▶ [Supplied information]:

[Start of section]

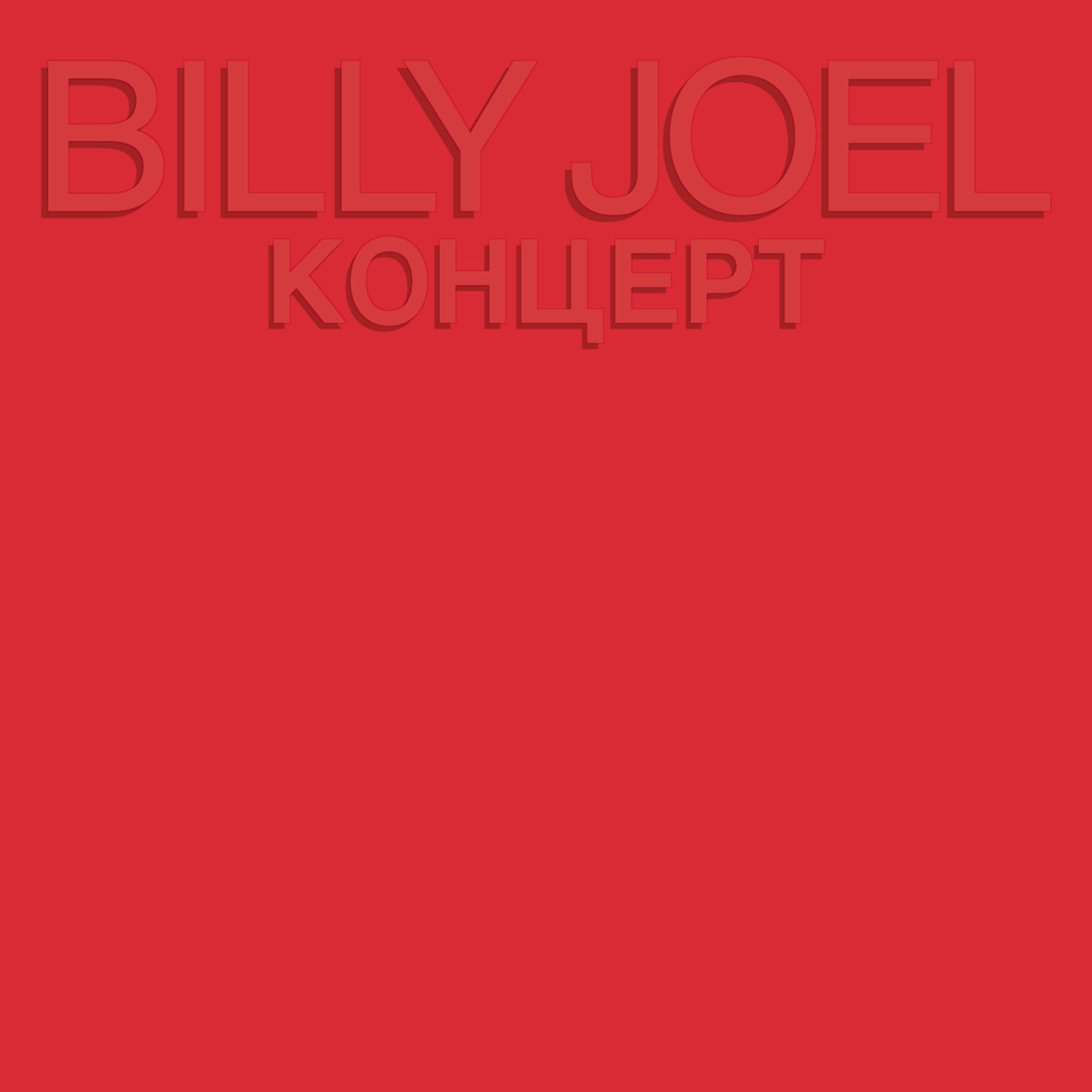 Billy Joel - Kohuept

[End of section]
[Start of section]

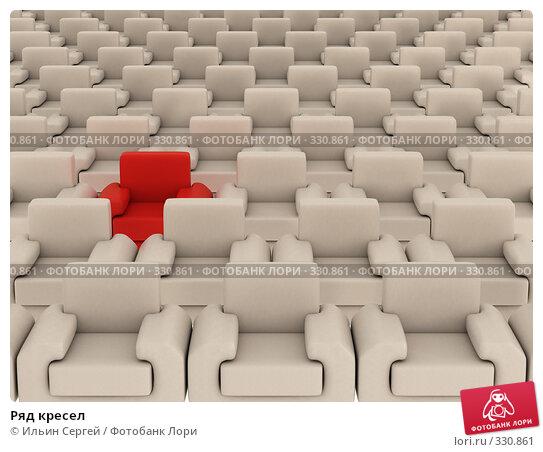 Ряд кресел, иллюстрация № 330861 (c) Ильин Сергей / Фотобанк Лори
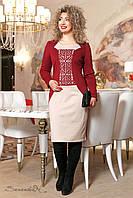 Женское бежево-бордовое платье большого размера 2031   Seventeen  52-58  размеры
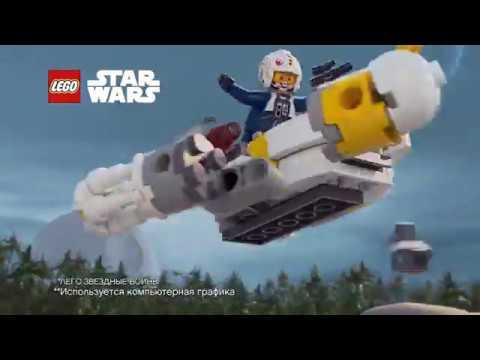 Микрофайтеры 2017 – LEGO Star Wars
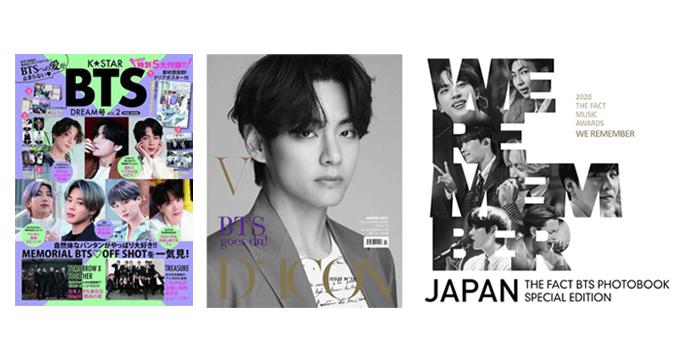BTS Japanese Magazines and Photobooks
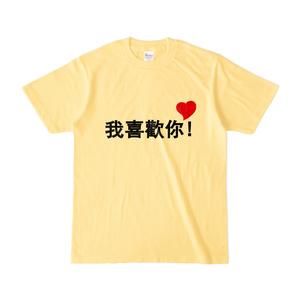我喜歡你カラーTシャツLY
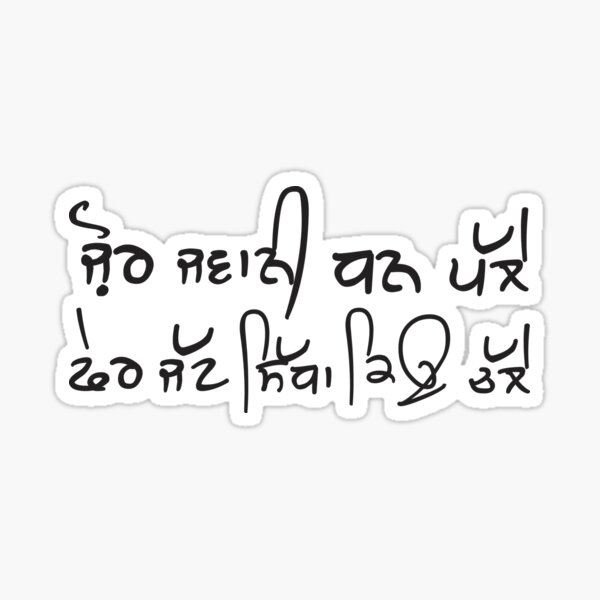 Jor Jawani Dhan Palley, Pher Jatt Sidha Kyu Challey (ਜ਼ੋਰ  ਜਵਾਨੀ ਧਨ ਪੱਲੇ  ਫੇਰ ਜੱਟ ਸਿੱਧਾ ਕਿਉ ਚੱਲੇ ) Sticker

[End of section]

▶ [Assignment]: Transcribe, word for word, the stretch of lines in the data above from the one with "我喜歡你カラーTシャツLY" through the one with "Jor Jawani Dhan"; omit all pictures.

▶ [Result of this task]:
我喜歡你カラーTシャツLY
 Jor Jawani Dhan Palley, Pher Jatt Sidha Kyu Challey (ਜ਼ੋਰ  ਜਵਾਨੀ ਧਨ ਪੱਲੇ  ਫੇਰ ਜੱਟ ਸਿੱਧਾ ਕਿਉ ਚੱਲੇ ) Sticker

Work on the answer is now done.